In the first post about XSS, we took a look at the basics of it and analyzed its most simple form. Now it’s time to dig deeper.

Persistent XSS

This category is a bit more sophisticated than the previous one. It is referred to as “persistent cross site scripting.” The difference from the reflected type is that this persists across request-response cycles making it a much more useful vulnerability for a hacker. The simplest example is a comments page. You can post your own comments and read what others have to say. Let’s take a look.

 It all begins with a new comment. A hacker comes along and submits a malicious comment to the server. Upon receiving it, the server will insert it to its database. If a client wants to look at the comments the server will load them and insert it to the page’s source unencoded. You can guess what happens next: the browser parses the response and executes the malicious code inside it. Boom…

The two categories look very similar. The devil is in the details, let’s take a look.

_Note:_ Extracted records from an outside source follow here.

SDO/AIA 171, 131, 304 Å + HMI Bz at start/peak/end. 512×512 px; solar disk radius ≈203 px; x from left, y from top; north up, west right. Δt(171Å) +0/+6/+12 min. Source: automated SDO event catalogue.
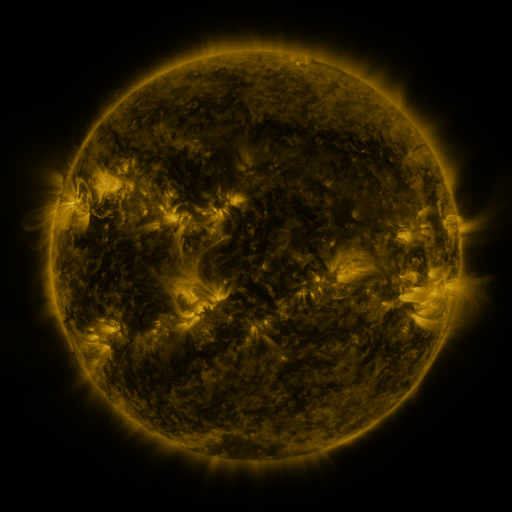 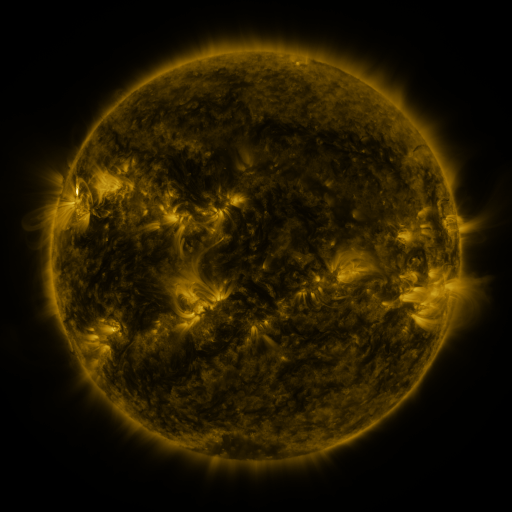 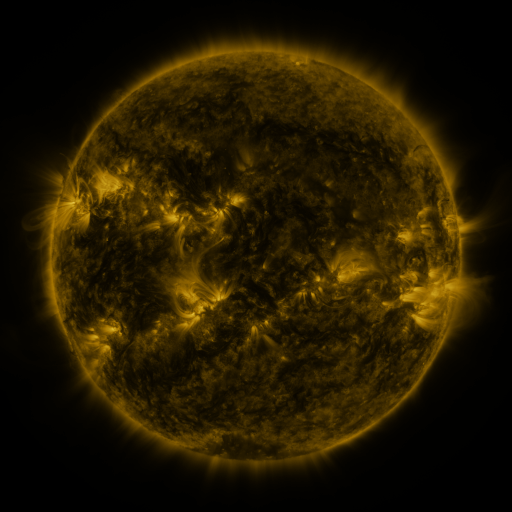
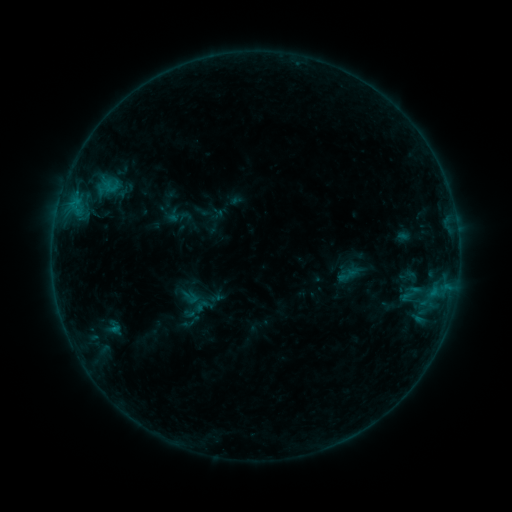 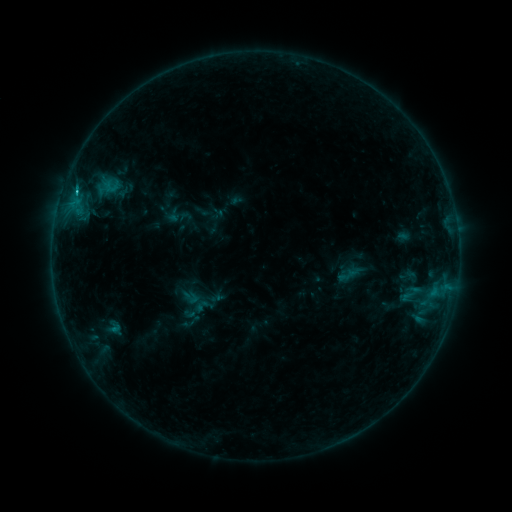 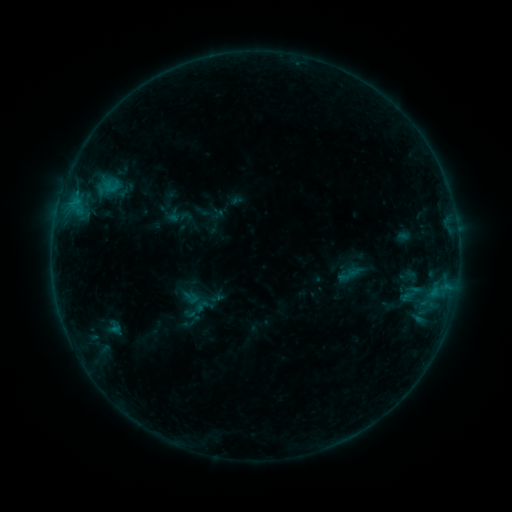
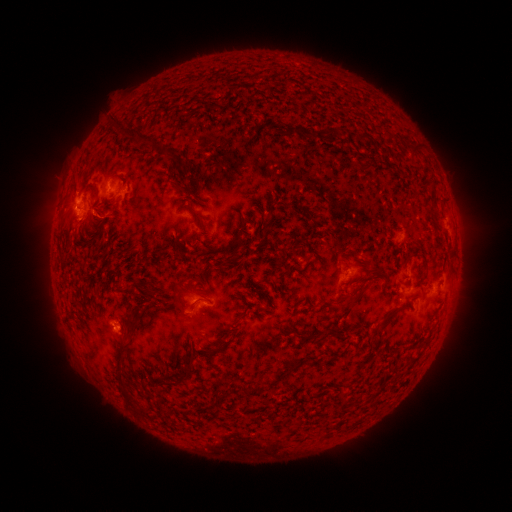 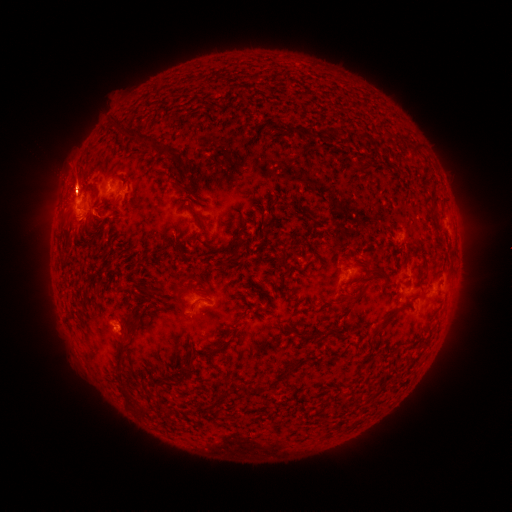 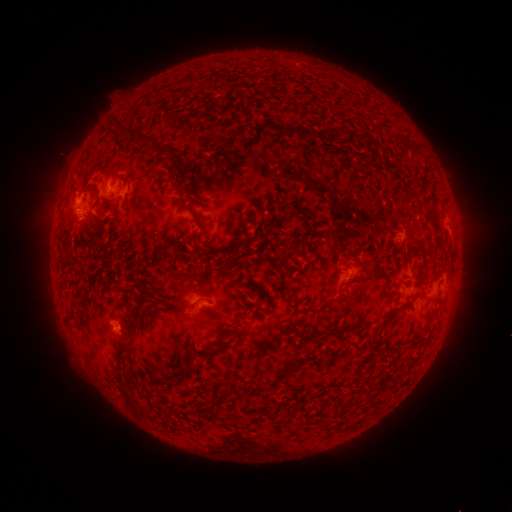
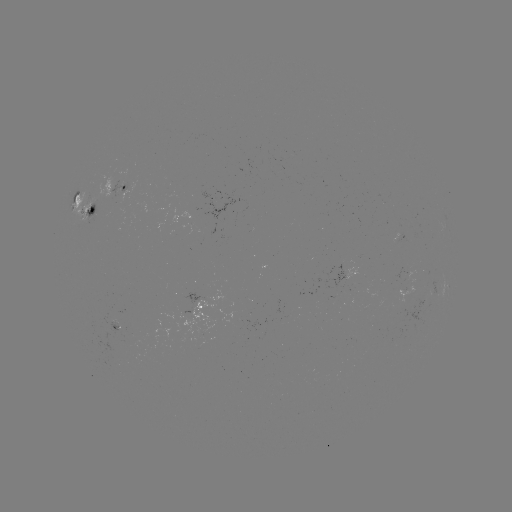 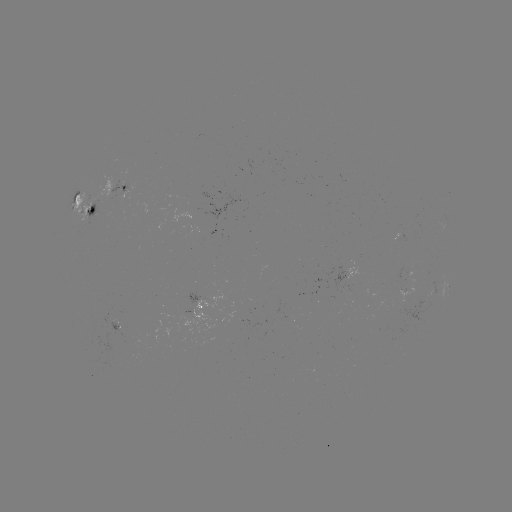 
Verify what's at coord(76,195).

The attack consists of the same two phases discussed above. The major difference here is that they are not constrained to a single request-response cycle. In fact, the injection phase is usually carried out by the hacker and victims only experience the exploitation. The attacker can inject the payload to the database once using a single request and infect multiple clients without the need to directly communicate with them. Once the payload is injected it will be delivered to every victim visiting the comments page from then on. This is a huge win for the hacker as this makes the attack much more scalable.

As you have seen, the capabilities are the same (both achieve malicious code execution in the browser), however a persistent XSS is a lot more useful for an attacker.

DOM based XSS

This is where it gets interesting. The last category is coined as “DOM (document object model) based cross site scripting.” Like its name suggests, it is something exotic. While the previous two types required a vulnerable server, this one does not. This attack relies on the inappropriate manipulation of the DOM by client side Javascript. Think about an HTML editor with a real time preview feature. Here is an extremely simplified version.

The very first thing you should notice is that this type of injection does not involve a vulnerable server, it requires vulnerable client side code. Injection as well as exploitation happens client side without the need for a request-response cycle. To exploit the simple example above, the victim must type in the payload to the input to trigger an update. The vulnerable update code will fetch the input’s value and assign it directly without any escaping to the live-preview’s content. Once the content is set the browser will parse it and boom, you know the drill.

Okay, so this looks pretty useless. It seems the hacker needs direct user interaction to trigger this vulnerability… unless he does not. The principal here is that unvalidated input is injected directly into the DOM without proper encoding. The malicious payload can come from a number of sources, say the url of the page (this looks very similar to the reflected case). Or even more exotic ones, like a postMessage’s payload. So no, direct user interaction is not a requirement, I only used it as an example.

Note that everything is happening client side and it is possible for the malicious payload to never hit the backend, making it nearly impossible to detect this server side, not to mention mitigate. These properties make this type of attack extremely useful for hackers.

A short note on types

The above three types are the most commonly used, however as I mentioned in the beginning of the post there is another categorization which is starting to get traction among security professionals. Here the an image summarizing it, from the OWASP website

The idea is rather simple. Let’s take two orthogonal properties of XSS: its persistence and the point of injection and create a matrix out of it. This makes it a lot easier to reason about the vulnerability, you can read more about this at the OWASP website.

Now we are all clear on the technical parts. In part 3, we’ll cover impact and countermeasures of XSS.